19 janeiro 2024

Do slow e da identidade de género

Usemos a música A Whiter Shade of Pale (1967), dos Procol Harum, como exemplo para o argumento. 

Na altura em que terá chegado a Portugal, as músicas que se dançavam dividiam-se basicamente em ye ye (ou pop) e slow - umas eram mais agitadas e o par dançava separado, as outras eram mais lentas e o par dançava agarrado. Fruto de uma tradição cuja origem desconheço, mas que imagino antiga, nas músicas slow o comando estava atribuído implicitamente ao homem. Isto é, para o melhor e para o pior, era o homem que guiava a mulher. Ou, para me remeter a esse (meu) tempo, era o rapaz que conduzia a rapariga, competindo-lhe a ele marcar o ritmo, mostrar a versatilidade, o sentido de rotação da dança, a coreografia (que era, na verdade, paupérrima, pouco mais do que um ligeiro movimento corporal).
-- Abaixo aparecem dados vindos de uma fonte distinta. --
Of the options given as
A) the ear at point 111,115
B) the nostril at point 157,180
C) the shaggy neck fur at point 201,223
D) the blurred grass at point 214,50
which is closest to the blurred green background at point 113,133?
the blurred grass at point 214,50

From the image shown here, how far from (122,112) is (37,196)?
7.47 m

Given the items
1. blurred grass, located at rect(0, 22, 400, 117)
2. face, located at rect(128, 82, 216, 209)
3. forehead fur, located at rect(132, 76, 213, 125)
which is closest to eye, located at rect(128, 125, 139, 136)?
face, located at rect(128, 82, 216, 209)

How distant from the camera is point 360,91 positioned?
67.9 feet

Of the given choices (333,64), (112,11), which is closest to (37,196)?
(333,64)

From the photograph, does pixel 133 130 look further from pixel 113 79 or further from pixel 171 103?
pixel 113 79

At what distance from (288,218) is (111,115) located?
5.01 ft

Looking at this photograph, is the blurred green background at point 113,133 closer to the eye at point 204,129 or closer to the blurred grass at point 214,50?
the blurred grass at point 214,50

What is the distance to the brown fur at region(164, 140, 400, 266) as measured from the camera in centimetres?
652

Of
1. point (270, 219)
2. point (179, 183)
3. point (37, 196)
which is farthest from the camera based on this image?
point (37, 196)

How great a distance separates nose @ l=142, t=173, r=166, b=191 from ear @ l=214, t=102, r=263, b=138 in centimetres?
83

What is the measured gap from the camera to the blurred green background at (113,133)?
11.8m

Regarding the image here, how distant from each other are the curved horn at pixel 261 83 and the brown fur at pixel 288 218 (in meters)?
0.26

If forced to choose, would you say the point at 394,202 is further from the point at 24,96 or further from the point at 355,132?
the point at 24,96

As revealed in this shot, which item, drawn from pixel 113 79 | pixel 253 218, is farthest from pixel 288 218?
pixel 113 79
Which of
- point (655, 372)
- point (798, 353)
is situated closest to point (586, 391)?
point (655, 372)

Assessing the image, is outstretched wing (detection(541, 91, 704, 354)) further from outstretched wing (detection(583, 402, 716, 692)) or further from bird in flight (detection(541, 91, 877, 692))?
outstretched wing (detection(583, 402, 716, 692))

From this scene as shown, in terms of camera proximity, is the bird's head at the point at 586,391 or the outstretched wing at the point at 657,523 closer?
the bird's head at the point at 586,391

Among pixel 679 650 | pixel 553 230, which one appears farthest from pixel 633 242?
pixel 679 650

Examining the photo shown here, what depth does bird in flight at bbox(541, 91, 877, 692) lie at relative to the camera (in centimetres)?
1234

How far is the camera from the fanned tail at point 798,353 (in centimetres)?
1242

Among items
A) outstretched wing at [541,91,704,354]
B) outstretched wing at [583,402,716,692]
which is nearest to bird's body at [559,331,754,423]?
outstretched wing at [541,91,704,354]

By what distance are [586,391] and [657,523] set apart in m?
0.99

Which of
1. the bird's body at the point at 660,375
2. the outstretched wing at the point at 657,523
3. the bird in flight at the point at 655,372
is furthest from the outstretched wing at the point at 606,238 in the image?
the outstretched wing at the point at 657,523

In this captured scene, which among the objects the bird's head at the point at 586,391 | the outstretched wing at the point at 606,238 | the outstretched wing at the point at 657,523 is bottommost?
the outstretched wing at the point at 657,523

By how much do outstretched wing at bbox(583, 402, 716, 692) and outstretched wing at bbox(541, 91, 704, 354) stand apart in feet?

Talvez lhe competisse a ele, na pureza dos anos 70, a tomar a iniciativa de uma maior aproximação dos corpos.

Estou em crer que a música slow (ou qualquer outra música em que o par dança agarrado) tem tendência para desaparecer, sobrevivendo nas verbenas, nas danças de salão e nalguns casamentos. A música slow, stricto sensu, caiu em desuso, porque me parece que também a música entre pares caiu em desuso. Hoje dança-se em grupo. 

O fim natural da música slow resolve um problema criado pela igualdade de género e, mais ainda, pelas novas teorias de identidade de género. Vejamos algumas situações:

1. Ainda é politicamente correcto entendermos que, ao dançar A Whiter Shade of Pale, cabe ao homem conduzir a mulher, ou vamos contra a igualdade de género? 

2. Se duas / dois homossexuais dançarem esta música, quem conduz quem? 

3. Se me acontecer estar dançar com uma pessoa do sexo feminino, mas que se identifica como sendo do género fluido, o que devo fazer? Perguntar primeiro e, nessa altura decidir se me atiro à pista, não vá ela entender ser um homem naquele momento?     

O fim do slow foi providencial. Já basta a crise da habitação, da dependência dos ecrãs, da virtualidade de tudo e da carga fiscal para atirar a civilização para um momento de crise. Não queremos, além disso, remeter a dança a dois - uma coisa tão interessante e tão fora de moda, infelizmente - para uma espécie de complicação adicional que suscite atritos entre pessoas que, no fundo no fundo, só queriam um contacto humano durante 4 minutos.